訪米中の南アフリカ共和国のシリル・ラマポーザ大統領は9月23日、国連総会で一般討論演説を行った。これまでの主張のとおり、国家間の協力と連帯を求め、多国間主義の推進とルール順守に基づく国際関係の推進などを強調した。

ラマポーザ大統領は、南アが2025年11月末まで議長国を務めるG20でも、「連帯、平等、持続可能な開発」をテーマに掲げ、国際社会に団結と協力を呼び掛けるとともに、分断が進むグローバル社会に警鐘を鳴らし続けてきた(2025年1月27日記事参照)。アフリカを代表する立場から、開発資金の確保や多国間開発銀行の改革などの主張は従来どおりだった。

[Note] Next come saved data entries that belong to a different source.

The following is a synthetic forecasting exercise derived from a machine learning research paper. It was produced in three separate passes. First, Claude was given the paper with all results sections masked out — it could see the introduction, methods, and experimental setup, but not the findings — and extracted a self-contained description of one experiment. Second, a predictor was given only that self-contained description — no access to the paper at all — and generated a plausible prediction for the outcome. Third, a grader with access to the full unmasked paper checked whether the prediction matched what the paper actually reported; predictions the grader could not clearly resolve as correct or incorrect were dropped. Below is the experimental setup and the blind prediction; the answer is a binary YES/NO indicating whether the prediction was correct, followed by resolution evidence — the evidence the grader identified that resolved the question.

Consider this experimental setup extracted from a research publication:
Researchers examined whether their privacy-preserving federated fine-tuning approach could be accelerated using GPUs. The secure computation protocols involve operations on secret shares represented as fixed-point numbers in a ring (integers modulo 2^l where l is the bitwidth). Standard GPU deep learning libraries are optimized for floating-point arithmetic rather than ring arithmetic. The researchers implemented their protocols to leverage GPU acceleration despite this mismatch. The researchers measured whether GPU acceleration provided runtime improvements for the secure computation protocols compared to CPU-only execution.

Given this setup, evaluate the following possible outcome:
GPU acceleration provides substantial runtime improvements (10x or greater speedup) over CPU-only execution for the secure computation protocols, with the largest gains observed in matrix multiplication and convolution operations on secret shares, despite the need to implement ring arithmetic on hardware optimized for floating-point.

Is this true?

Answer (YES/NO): NO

また、11月のG20首脳会議に向け、ノーベル経済学賞受賞者のジョセフ・スティグリッツ教授が委員長を務める特別委員会を立ち上げ、世界的な富の不平等に関する報告書を作成していることをあらためて紹介した。

さらに、多国間貿易システムについても、WTOが世界貿易で各国の立場の相違を管理し、これらを調整できる唯一の機関であり、その改革が必要だとも言及した。貿易は開発のために国内資源を動員できる最も重要な手段としながら、地政学的ショックと前例のない貿易政策の不安定さが世界経済を動揺させ、開発資金の重要な源泉が危機にさらされているとの懸念も表明した。

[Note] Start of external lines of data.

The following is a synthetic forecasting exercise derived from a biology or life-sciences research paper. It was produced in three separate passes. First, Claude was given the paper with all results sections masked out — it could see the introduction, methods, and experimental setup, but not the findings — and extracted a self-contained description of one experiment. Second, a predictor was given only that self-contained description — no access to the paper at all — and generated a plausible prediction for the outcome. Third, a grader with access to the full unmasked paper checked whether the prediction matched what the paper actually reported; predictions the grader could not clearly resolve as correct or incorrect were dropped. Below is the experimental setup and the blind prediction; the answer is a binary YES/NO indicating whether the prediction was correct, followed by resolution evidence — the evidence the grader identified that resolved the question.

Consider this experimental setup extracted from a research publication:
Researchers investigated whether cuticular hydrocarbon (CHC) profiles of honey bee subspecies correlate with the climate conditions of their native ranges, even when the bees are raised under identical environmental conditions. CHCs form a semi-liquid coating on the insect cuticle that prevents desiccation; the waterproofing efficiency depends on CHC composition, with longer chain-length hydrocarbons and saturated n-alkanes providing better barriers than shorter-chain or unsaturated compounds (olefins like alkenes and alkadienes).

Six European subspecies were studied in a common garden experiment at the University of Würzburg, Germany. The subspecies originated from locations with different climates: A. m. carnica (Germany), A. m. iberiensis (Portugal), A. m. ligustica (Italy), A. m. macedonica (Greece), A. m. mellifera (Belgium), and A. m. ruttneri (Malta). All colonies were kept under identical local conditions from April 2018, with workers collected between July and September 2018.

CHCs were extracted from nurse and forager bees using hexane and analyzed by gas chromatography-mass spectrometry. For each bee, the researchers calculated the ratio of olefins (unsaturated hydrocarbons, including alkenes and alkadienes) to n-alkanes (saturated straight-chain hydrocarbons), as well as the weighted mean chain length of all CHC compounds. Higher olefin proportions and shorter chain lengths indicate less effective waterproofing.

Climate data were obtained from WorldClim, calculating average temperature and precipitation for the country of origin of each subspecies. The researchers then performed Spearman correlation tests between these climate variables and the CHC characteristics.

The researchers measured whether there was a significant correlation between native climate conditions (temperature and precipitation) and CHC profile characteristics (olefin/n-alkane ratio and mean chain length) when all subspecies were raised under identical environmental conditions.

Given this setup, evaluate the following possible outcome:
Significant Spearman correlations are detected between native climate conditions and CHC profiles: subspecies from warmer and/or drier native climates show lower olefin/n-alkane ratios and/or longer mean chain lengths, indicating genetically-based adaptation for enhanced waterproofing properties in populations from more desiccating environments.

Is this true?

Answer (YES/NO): NO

ラマポーザ大統領は翌24日、米国商工会議所と共催した南ア・米国貿易投資対話にも出席し、基調講演を行った。トランプ米政権下で課された相互関税について、サプライチェーンを混乱させ、米国と南アの双方に不確実性を産み出しているとしながらも、米国が提起した懸念は理解しており、相互に利益のある解決策を見つけるために建設的に対処したいと述べた。9月末に期限切れが迫る「アフリカ成長機会法(AGOA)」(2025年9月24日記事参照)についても、更新の推進に向け、会議参加者の支援を求めた。